The Web – Winning

People just don’t understand how obsessed I am with winning.
– Kobe Bryant

I almost always win.

I married my high school crush, when other boys in her peer group had tried and failed. I was recognized and promoted over my peers at my summer job, despite being one of the youngest employees. I got into the schools I applied to, with the degree programs I wanted, with honors and scholarships. I got the grades I wanted, and the internships I wanted, and I did well in those positions. I’ve never interviewed for a job and failed to get an offer. I won contests, prizes, competitions.

My divorce at the beginning of this year was the first time I really, truly failed at something I had tried hard to do.

This is probably the definition of a first-world problem, but it is a problem.
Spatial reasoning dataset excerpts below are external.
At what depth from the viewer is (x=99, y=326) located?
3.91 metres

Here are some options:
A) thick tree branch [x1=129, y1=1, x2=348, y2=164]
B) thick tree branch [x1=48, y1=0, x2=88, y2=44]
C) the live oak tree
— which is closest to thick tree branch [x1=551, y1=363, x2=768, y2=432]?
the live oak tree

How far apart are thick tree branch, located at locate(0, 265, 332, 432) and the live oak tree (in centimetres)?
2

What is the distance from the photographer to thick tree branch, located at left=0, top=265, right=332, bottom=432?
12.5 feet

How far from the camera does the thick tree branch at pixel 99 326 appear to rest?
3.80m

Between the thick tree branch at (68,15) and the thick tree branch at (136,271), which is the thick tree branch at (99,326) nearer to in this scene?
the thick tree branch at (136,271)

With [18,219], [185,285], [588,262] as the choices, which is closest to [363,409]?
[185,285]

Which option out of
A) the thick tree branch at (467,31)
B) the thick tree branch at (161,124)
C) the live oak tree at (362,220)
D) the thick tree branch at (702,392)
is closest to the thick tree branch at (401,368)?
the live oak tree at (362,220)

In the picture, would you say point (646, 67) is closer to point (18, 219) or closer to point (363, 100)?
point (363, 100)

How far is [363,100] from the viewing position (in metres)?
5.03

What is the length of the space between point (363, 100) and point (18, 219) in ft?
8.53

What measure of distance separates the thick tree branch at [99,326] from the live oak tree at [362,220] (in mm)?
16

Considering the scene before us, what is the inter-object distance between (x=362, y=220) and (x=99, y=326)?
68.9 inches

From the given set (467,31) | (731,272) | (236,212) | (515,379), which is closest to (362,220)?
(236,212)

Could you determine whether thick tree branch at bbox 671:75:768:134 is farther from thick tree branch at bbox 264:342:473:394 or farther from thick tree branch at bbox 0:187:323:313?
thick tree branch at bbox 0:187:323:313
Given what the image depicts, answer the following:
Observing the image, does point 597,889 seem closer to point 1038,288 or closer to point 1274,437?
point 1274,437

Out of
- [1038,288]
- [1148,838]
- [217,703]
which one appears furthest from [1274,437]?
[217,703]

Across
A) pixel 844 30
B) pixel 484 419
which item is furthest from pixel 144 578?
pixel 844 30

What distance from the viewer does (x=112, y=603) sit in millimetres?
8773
I am terrified of losing.

My conception – and others’ – of myself as a capital-w Winner means I don’t take the kinds of risks I should. I don’t tend to start things I think there is a good chance of failing. Obviously this is a problem – many of the things I need to do to get what I want out of life have a very high chance of failure (such as picking up women), and only through trying them many, many times is success remotely likely.

So – this is a strand in the web. If I wasn’t so attached to this image of Agon as a competent, skilled, successful person who gets everything done smoothly the first try, it would be much easier to take risks. I’d be more likely to put myself in situations where I’m likely to look like an idiot, situations where I will lose out to other people or get unlucky or just plain not be good enough to meet my goal.

I almost always win, and since I’m not king of the world yet, this can only be because I’m not challenging myself enough. So my desire to keep always winning is a strand in the web – I need to redefine how I think about challenge and failure, and try harder things. Until I’m putting in my full effort and still failing a significant portion of the time, I’m not pushing to my full potential.

3 comments

  1. What just happened? You just described me!

    This is my biggest setback, and I understand you completely. What stuck most with me is that I noticed that we always set sub-challenging goals so it is certain we will win. What I do is never hard enough.